2013년 5월 10일 금요일

[발췌] Keynes, Liberal Summer School and political parties (1920s-1930s)


자료: Gilles Dostaler, Keynes and His Battles (Edward Elgar Publishing, 2007)

※ 발췌(excerpts),

pp. 112-113,

With the Lloyd George's fall, divisions within the Liberal Party started to subside after 7 years of infighting. The Party's reunification was concluded in November 1923, under Asquith's direction, Lloyd George accepting to make available to the Party the funds he had amassed after the split. Pre-war New Liberalism was reborn and transformed. One of its main vectors was the Liber Summer School, established in 1921 to provide the Party with a modern and progressive platform. Keynes, as well as Hobson and Beveridge, was involved in its first meeting at Grasmere. The Summer School would meet until 1939, alternating between Cambridge and Oxford. In the 1920s, Keynes's speeches would be a high point of these events. In January 1923, Keynes, with a groupd of Liberals associated with the Summer School, took control of the progressive liberal weekly ^The Nation^, founded in 1907, which absorbed ^The Athenaeum^, whose history goes back to 1828. He became the president of its board of directors; Hubert Henderson was its editor-on-chief and Leonard Woolf its literary editor. The first edition of the ^Nation and Athenaeum^ appeared on 5 May 1923 with articles by Lytton Strachey and Leonard Woolf. It would bring together politics, economics and Bloomsbury. In additin to his board leadership and financial support,[26] Keynes would contribute a number of articles, several of which were anonymous and some signed under the pseudony of Siela. On 17 November 1923, in an article entitled 'The Liberal Party' (1923-27), he expressed hope that the Liberals, at last united, would attract moderates from both parties and win the elections. The hope would be disappointed. In 1931, the review would merge with the ^New Statesman^, founded in 1913 by Fabians such as Shaw and the Webbs, to become the ^New Statesman and Nation^. Keynes held on to his post as president of the board of directors, and Kingsley Martin became the chief editor.

pp. 117-118,

Keyns between Liberals and Labourites

The 1930s were for the Labour Party a time of major mutation and , for the Liberal Party, one of continuous decline. The British electoral system favoured bipartisanism. The Liberal Party, which refused to change the electoal madality when it dominated British political life, now became a victim. Labour's transformation was marked by the growing influence of Keynes's ideas. The economists Evan Durbin and Hugh Gaitskell contributed to the introduction of Keynesianism into Labour philosophy, even if they were both critical Keynes's political positions.[36] Members of the New Fabian Research Bureau, set up in 1931 by G.D.H. Cole and Hugh Dalton, included, as well as Gaitskell and Durbin, such friends of Keynes as Colin Clark, Roy Harrod, Richard Kahn, James Meade, Joan Robinson and Leonard Woolf. This committee sought to renovate the Labour programme.

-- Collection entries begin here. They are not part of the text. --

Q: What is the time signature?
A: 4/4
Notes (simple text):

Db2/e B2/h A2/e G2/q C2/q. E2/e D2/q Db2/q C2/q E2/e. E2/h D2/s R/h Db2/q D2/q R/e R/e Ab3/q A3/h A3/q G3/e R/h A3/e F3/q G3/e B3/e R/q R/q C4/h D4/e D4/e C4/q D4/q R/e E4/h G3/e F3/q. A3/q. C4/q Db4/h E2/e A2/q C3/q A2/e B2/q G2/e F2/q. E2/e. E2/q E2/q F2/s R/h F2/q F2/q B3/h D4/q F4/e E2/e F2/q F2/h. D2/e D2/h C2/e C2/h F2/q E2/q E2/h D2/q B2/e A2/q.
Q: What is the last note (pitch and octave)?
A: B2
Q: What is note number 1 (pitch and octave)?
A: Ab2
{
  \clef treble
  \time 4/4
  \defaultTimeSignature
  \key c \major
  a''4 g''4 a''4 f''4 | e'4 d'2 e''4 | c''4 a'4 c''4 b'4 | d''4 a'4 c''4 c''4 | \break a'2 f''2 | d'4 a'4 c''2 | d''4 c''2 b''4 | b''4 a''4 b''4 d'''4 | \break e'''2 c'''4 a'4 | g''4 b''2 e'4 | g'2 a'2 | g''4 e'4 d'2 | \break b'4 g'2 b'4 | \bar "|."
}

In 1934 the Party adopted a new platform, 'For socialism and peace'. Its most radical aspects would be suppressed after the 1935 electoral defeat and the new programme adopted in 1937 would be known as 'Labout's immediate programme'. The latter borrowed several elements from the Keynesian approach. But it was not unitl 1944 with the adoption of a document prepared by Dalton, Durbin and Gaitskell, called 'Full employment and fiscal policy', that the objective of full employment and the methods proposed by Keynes to bring it about would be definitively adopted by the Labour Party, the day before its first majority victory.

For the Liberal Party, the 1930s were marked by splits an decline. Liberal ministers were briefly part of the National Government in 1932, with right of dissent on the question of tariffs, but they resigned in 1933. Twenty Liberal candidates were elected in 1935. Keynes made bitter comments regarding the Party's split, which pushed him away in the 1930s and caused him to move closer to Labour, whose positions he often supported in the ^New Statesman and Nation^. The 1929 electoral campaign was the last in which Keynes actively participated. He also stopped attending the Liberal Summer School. He withdrew in 1931 his financial support to the National League of Young Liberals, of which he was until then vice president. When the Liberal MP Herbert Samuel requested financial support for the 1935 elections, he refused by responding on 23 October : 'But alas, I scarcely know where I stand. Somewhere, I suppose, between Liberal and Labour, though in some respects to the left of the latter ... I should be gld to see a stronger representation of either of the above two parties in the next Parliament' (...) He made a donation to the Labour candidate and economist Colin Clark,[37] and, for the first time in his life, he voted Labour.